* Problems to work on *
1. Please translate this sentence from the bug report into Spanish: "I only found the bug when studying the code."
2. Rewrite the bug report's passage starting at "As it sometimes" and ending at "mergable without worries.", swapping "unit test" for "regression test".
Document segment START
Model._do_update not always consistent with the precise meaning of returned value
|Reported by:||knaperek||Owned by:||knaperek|
|Component:||Database layer (models, ORM)||Version:||master|
|Severity:||Normal||Keywords:||select_on_save concurrency race-condition|
|Cc:||knaperek||Triage Stage:||Ready for checkin|
|Has patch:||yes||Needs documentation:||no|
|Needs tests:||no||Patch needs improvement:||no|
This is a bit obscure corner-case bug which might seem unimportant, but the solution is easy and actually only makes the code simpler (removes one nested if) and more consistent.
When select_on_save is set, Model._do_update() ignores the result of Model._update() if it learnt that the object exists in a previous DB call. That last thing is crucial, as the object could have already been deleted by concurrent worker just in-between these two ORM calls (exists and _update). In such case, the _update() call will fail, resulting in nothing being actually updated. However, _do_update() method will currently return True regardless of _update() result, which is inconsistent with the common (and expected) behavior, and also in contrast with the method's docs (saying: If the model was updated (in the sense that an update query was done and a matching row was found from the DB) the method will return True.)
As a consequence, object will not be saved into the database, because _save_table() won't call _do_insert(), being misled by _do_update(). Now you may oppose that this does not really matter that much, since it has been caused by concurrent modifications of the same data, which is considered non-deterministic anyway (so noone has the right to complain that the object is not there at the end). However, here's one example that vouches for this bug to be fixed: if you happen to have a trigger in your DB counting the number of times an object was changed (updated/inserted), you'd be missing one (which is no longer justifiable by concurrent save() and delete() operations).
As it sometimes happens, it is IMHO impossible to create a unit test for this bug, as it is too low level thing, exploitable only in a concurrent environment, and with some (bad) luck. I only found the bug when studying the code. So that's why I tried to provide a solid explanation, believing the fix I'm about to make should be obvious and mergable without worries.
Change History (8)
comment:1 Changed 15 months ago by knaperek
- Needs documentation unset
- Needs tests unset
- Owner changed from nobody to knaperek
- Patch needs improvement unset
- Status changed from new to assigned
comment:5 Changed 15 months ago by knaperek
- Keywords select_on_save concurrency race-condition added
- Version changed from 1.6 to master
comment:7 Changed 11 months ago by timgraham
- Triage Stage changed from Accepted to Ready for checkin
Document segment END
Data provided START
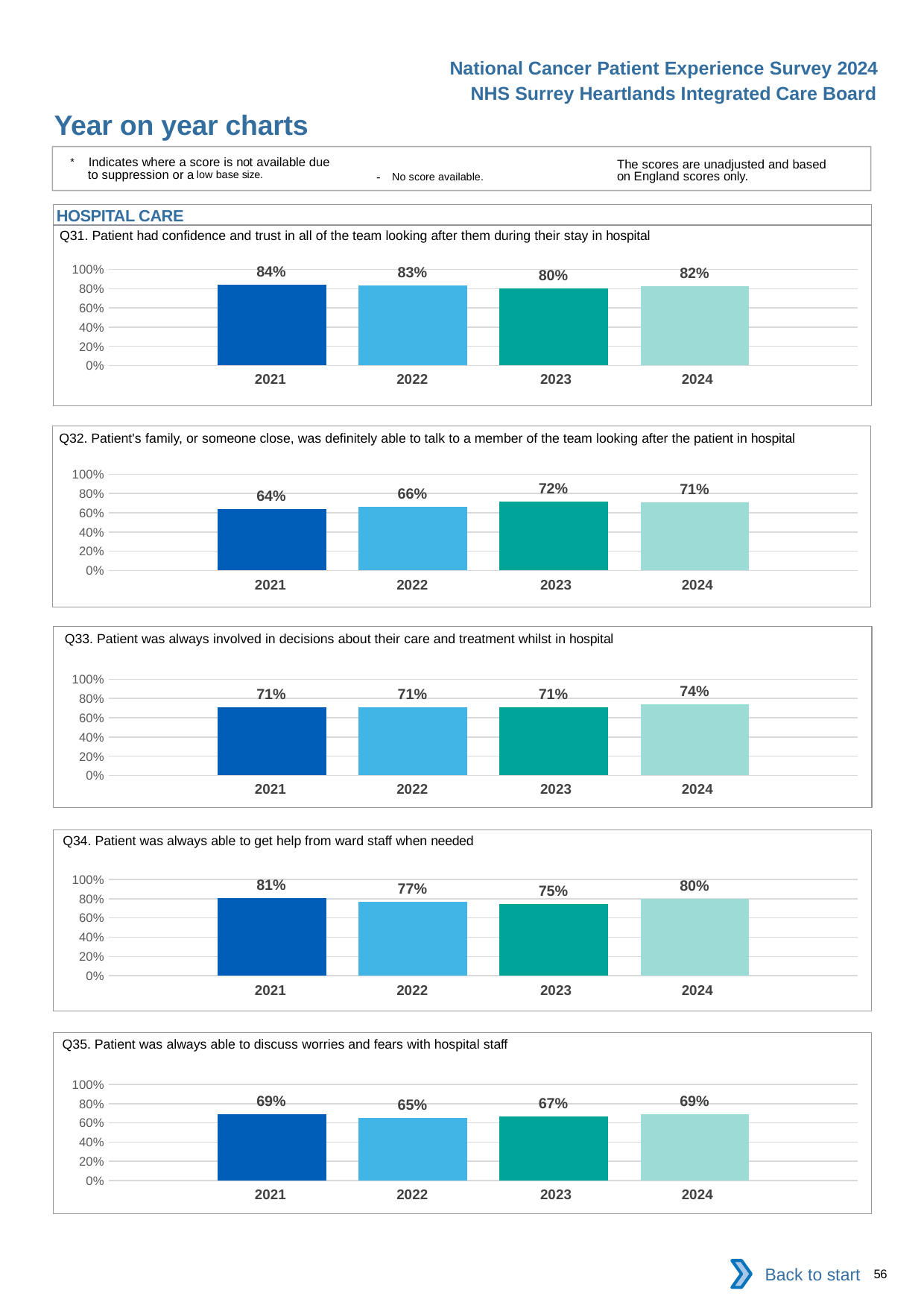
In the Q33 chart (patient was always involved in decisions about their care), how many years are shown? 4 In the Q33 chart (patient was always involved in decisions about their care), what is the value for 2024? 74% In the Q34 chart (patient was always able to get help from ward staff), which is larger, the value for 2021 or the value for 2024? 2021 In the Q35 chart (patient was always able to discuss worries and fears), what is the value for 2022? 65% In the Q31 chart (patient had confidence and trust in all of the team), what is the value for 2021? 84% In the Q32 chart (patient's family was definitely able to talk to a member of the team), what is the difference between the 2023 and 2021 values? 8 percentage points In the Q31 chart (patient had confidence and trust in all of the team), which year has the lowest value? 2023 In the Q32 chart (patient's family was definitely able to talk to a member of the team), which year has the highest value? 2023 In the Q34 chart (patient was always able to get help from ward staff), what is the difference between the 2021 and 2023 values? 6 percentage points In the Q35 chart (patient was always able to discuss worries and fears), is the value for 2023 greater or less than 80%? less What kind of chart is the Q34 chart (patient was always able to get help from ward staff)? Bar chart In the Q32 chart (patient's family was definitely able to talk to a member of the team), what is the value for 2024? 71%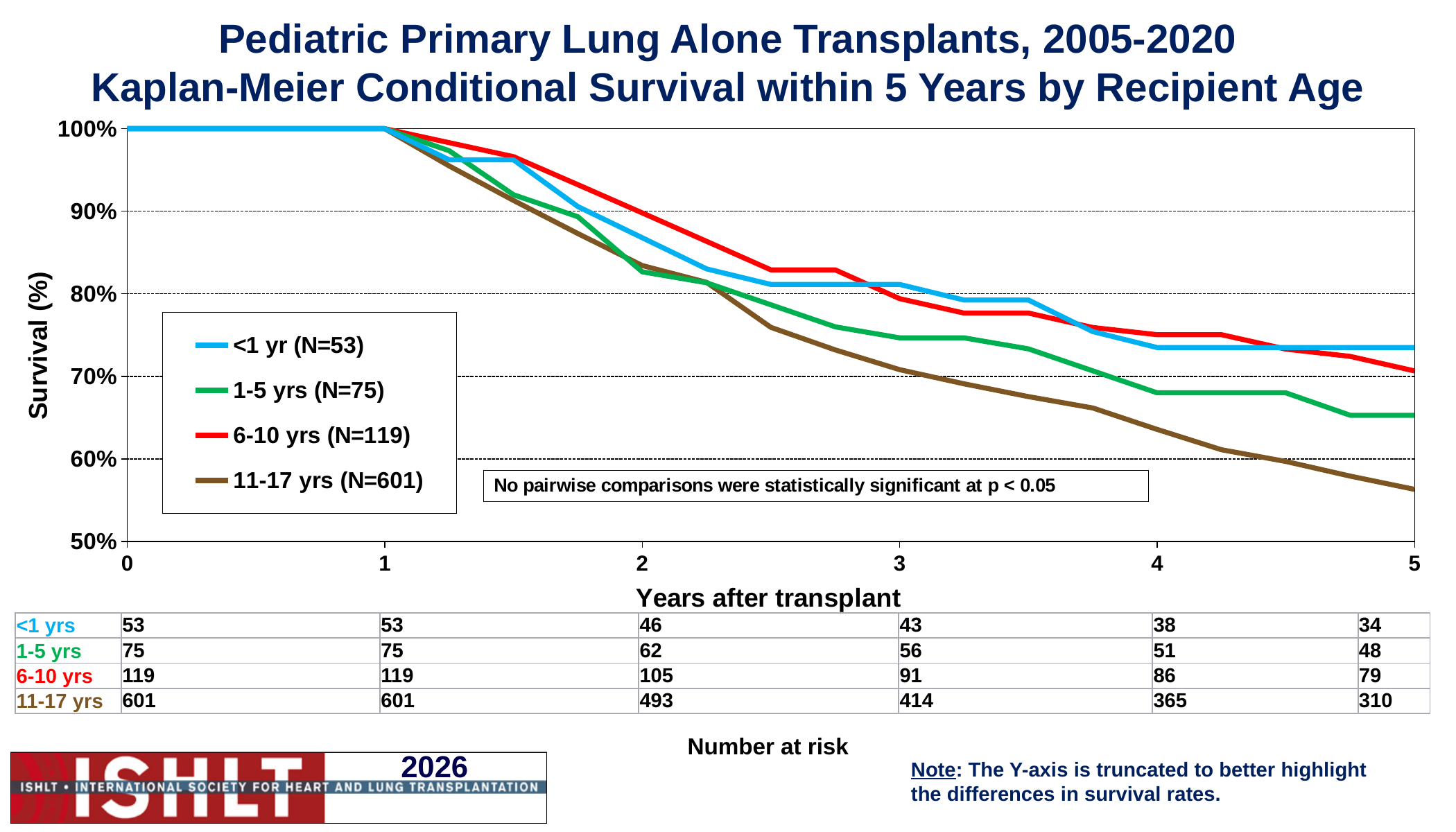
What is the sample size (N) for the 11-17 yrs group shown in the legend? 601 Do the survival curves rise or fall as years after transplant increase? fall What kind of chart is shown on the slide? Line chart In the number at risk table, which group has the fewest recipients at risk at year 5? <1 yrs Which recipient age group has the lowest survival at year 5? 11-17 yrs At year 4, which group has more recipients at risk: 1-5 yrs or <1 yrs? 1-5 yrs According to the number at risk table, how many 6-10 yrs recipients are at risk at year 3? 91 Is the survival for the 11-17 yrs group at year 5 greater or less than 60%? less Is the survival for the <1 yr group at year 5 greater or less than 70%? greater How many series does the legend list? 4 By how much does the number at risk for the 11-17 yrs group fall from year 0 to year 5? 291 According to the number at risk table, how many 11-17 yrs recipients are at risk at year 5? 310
Data provided END
* Answers by task *
1. Solo encontré el error al estudiar el código.

2.
As it sometimes happens, it is IMHO impossible to create a regression test for this bug, as it is too low level thing, exploitable only in a concurrent environment, and with some (bad) luck. I only found the bug when studying the code. So that's why I tried to provide a solid explanation, believing the fix I'm about to make should be obvious and mergable without worries.